As a professional in the field of international aid and development I feel compelled to share some thoughts on the recent Philippines disaster.
There are several schools of thought when it comes to helping out. Some would argue that sending money outright to any developing country will merely be siphoned off by corrupt government officials or worse groups that would do harm to the local population or ourselves. Alternatively others aren’t so certain about which organization they can donate money to with any degree of fidelity lest it be spent on costly over heard or again be used inappropriately and simply wasted.
Slate magazine recently published an article which speaks to some of these concerns and the financial aid dilemma when it comes to assisting neighbors overseas.

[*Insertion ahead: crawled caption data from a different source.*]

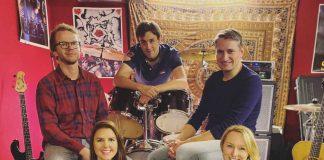 HitShot-Band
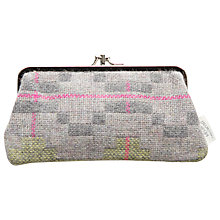 Buy Melin Tregwynt Pastel Large Purse Online at johnlewis.com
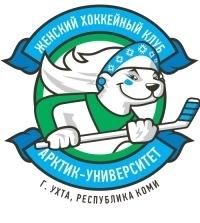 arktikuniversitet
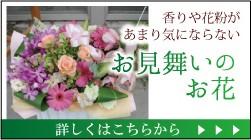 香りや花粉があまり気にならないお見舞いのお花。詳しくはこちら。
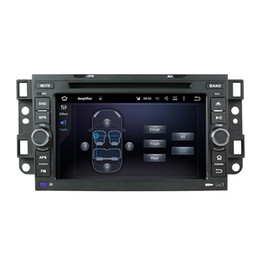 Wholesale Gps Dvd Aveo - 2016 New 7inch Andriod 5.1 Car DVD player for Chevrolet Aveo with GPS,Steering Wheel Control,Bluetooth, Radio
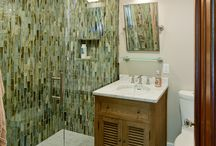 """Family Bathrooms / Most homes today feature a family bath along with a half bath/powder room for the """"public"""" to use. We've now given master baths their own Pinterest board. / by Feinmann, Inc. Design Build"""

Here’s what they have to say:
“Americans are exceptionally generous in the wake of an emergency. After the 2010 earthquake in Haiti, Americans donated more than $1.4 billion to relief and recovery efforts; they donated $1.6 billion after the 2004 South Asian tsunami. But often these very humane instincts—to help people after a massive disaster—result in inappropriate donations that can actually do much more harm than good.
“Dumping” goods into areas of need also puts local vendors out of business at a time when they need their businesses to recover most. Your son’s old Nikes may put a smile on the face of a child for an instant, but you’ve now undermined his father who sells shoes in the local market, and who is trying to regain his livelihood to help put that same child through school.”